どうして“彼女を守るために”、彼女と戦う?
『ふふ、滑稽だろう? 世界に呪われた彼女を守るために始めた戦いが、気づけば私と彼女は相対する羽目になるとはね。この時聞いた言葉は、確か……”それでも、この世界を愛したいから”だったかな? 蜜月の時を過ごした私よりも、彼女は世界を優先したらしい』
光はさらに膨らむ。
アルティアの輪郭が透け、髪が光粒になって溶けていく。
『そして――私は彼女に敗れた。君も知っているだろう、彼女の呪いを。触れた者の命を例外なく刈り取る。それは私にも及ぶはずだったが――彼女はそれをしなかった。世界を恐怖で満たした私さえ、彼女は殺さなかったのだ』
視界が反転し、黒が滲んでくる。
白と黒がぶつかり合って、やがて黒が勝つ。
『彼女は自分の命と引き換えに、私をこの世界から切り離した。空間ごと切断し、地図にも載らぬ大陸に私を封じたのだ』
ゲームのテキストよりもはっきりした歴史が、"奴"の目から流れ込んでくる。
吐き気にも似た違和感。
これは回想でも物語でもない。
事実の手触りがある。
『まあ、これは余興だ。
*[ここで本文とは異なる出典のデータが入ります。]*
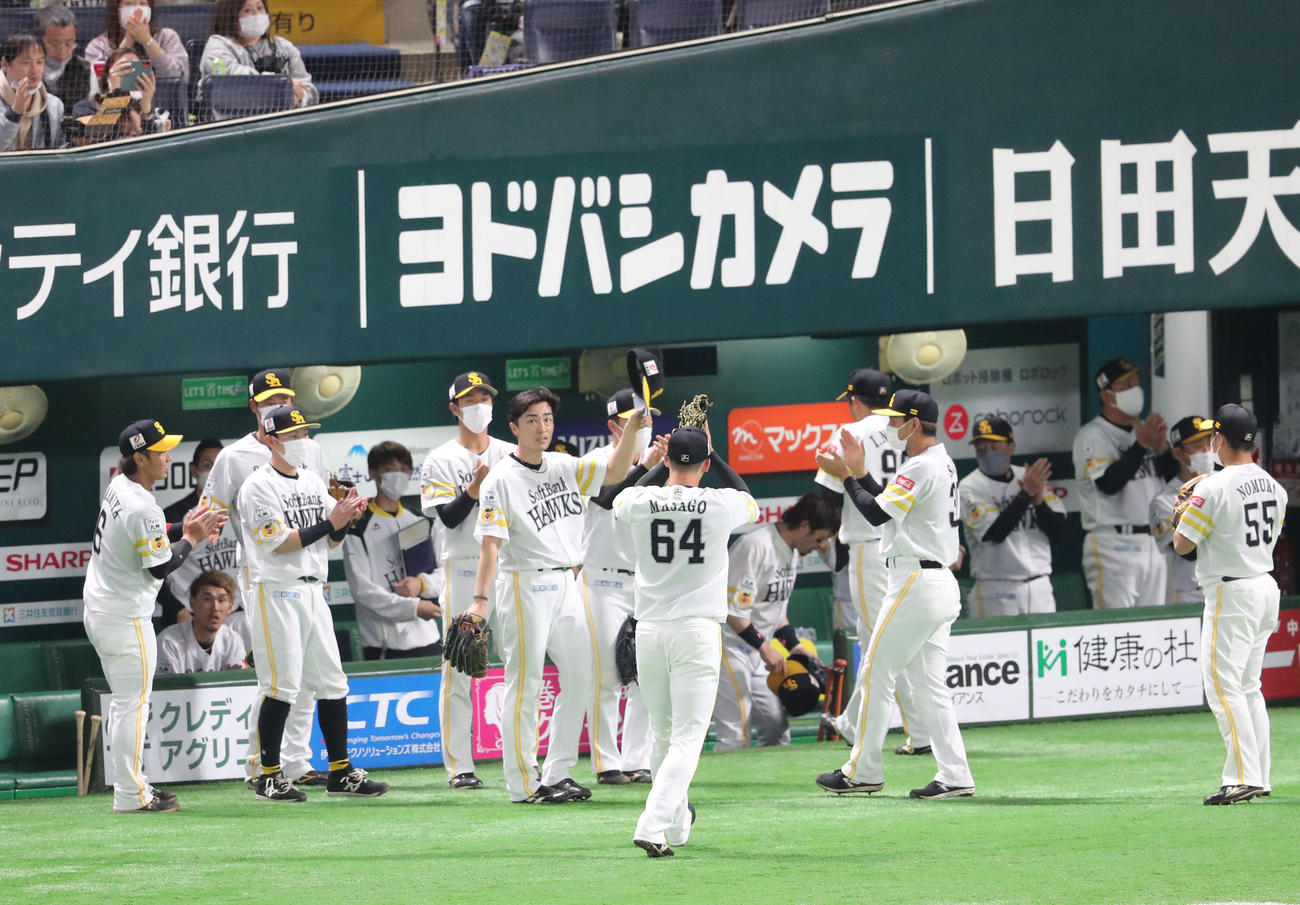 ソフトバンク対オリックス　1回表オリックス攻撃終了、日米通算2000投球回を達成し、称賛に応える和田（中央）（撮影・梅根麻紀）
私が言いたいのは、こんな勝敗の話ではない。その後に起きたことだ』
「────!?」
世界がぐにゃりとねじれ、色も音も角度を変える。
上下が反転する感覚のまま、視界が再構成され――
---
――朝が来た。
「……ぁ」
目の前に、いつか見た浜辺が広がっていた。
どこでもない、けれど“いつもそこにある”黎明の光。
波は静かに寄せて返し、水鳥の声が薄い空へ糸を引く。
砂は金をすり潰したみたいに柔らかく、潮の香りはまるで時間を持たない。